Miranda shook her head. She’d been thinking about the scene, and about what the killer would have wanted from Aimee to have hurt her the way he had. “Not likely.”

“It was more about the control. But this killer feels women are inferior—and one way to control women is through sexual force. He likes the results of that, knowing he dominated. And he wants to relive it. He watched the news, maybe even watched the crime scene investigation from behind the tape. He could have been one of the spectators that day. Maybe even kept news articles. He covered everything religiously. In his mind, he controlled everything. Even the aftermath.”

Knight was just getting started. He understood the killers’ minds they dealt with far more than she did. The man was a little on the terrifying side at times.

There was just also a strong core of honor that ran through him, too. Sometimes, she wondered how much of a hold that honor had on him. It was probably all that kept him from being truly dangerous.

Then again, she spent a lot of time profiling Dr. Allan Knight. It was starting to be a real habit.

She’d been wrong far more times than she’d been right.

“So how similar is he to a typical family annihilator?” Pierce asked. “I’ve read about all of these profiles, but…hell, I haven’t come across them in my career that often. If at all. I’ve had six murder cases in sixteen years, and those were joint with a team out of Indy. That’s it.”

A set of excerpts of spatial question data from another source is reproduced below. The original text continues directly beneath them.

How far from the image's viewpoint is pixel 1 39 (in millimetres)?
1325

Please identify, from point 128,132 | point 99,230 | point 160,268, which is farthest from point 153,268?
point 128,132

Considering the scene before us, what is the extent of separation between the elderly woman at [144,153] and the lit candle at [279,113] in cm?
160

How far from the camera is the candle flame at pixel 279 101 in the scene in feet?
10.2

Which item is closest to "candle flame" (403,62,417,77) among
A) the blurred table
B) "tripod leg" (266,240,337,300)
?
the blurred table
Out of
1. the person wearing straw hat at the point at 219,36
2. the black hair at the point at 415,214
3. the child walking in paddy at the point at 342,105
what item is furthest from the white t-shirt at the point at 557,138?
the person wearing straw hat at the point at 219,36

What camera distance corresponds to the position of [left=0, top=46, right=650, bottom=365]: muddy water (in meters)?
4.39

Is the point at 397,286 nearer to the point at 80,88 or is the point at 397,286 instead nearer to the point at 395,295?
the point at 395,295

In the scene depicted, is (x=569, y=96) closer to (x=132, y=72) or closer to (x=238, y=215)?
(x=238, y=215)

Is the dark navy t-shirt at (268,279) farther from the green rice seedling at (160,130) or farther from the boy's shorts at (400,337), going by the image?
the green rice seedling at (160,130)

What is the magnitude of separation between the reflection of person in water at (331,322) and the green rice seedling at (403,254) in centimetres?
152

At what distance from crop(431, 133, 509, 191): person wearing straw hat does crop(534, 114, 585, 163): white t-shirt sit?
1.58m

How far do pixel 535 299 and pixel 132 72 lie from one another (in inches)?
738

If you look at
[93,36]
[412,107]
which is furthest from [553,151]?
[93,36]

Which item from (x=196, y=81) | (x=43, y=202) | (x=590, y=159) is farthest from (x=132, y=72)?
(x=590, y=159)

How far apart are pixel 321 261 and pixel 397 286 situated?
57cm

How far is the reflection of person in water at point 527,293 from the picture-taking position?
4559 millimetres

“Not very similar at all. A family annihilator typically faces some kind of stress or trigger—most often financial ruin or exposure of financial struggles. That’s often combined with relationship breakdowns such as divorce or separation,” Knight said. He’d done extensive study into family annihilators. Miranda had read all of his published works. The man was very, very good at what he did.

“Some family annihilators fear loss of status more than anything, or abandonment,” Knight added. “They’re afraid of losing everything, so they orchestrate the end of everything in order to retain control of it. There is typically no sexual violence in family-annihilator situations. They want closure, not domination.”

“That’s why no family connection to the Gibsons was found,” Miranda said. Family annihilators were often easier to figure out. There was almost always a paper trail, and very clear relational ties. “This wasn’t about social loss. This was a need for power.”

“This man was most likely rejected sexually,” Knight said. “Made to feel less of a man somehow—through his employment or his social environment. At heart, he believes he’s powerless.”

“Invisible,” Pierce said. “Hell, doesn’t everyone feel that way at one point or another?”